Raw records
********

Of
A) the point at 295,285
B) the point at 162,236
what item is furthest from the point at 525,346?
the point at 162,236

********

_DESCRIPTION OF THE TASK_
Switch "furthest" to "farthest" throughout the data above, and leave everything else unchanged.

_RESULT OF THE TASK_
Of
A) the point at 295,285
B) the point at 162,236
what item is farthest from the point at 525,346?
the point at 162,236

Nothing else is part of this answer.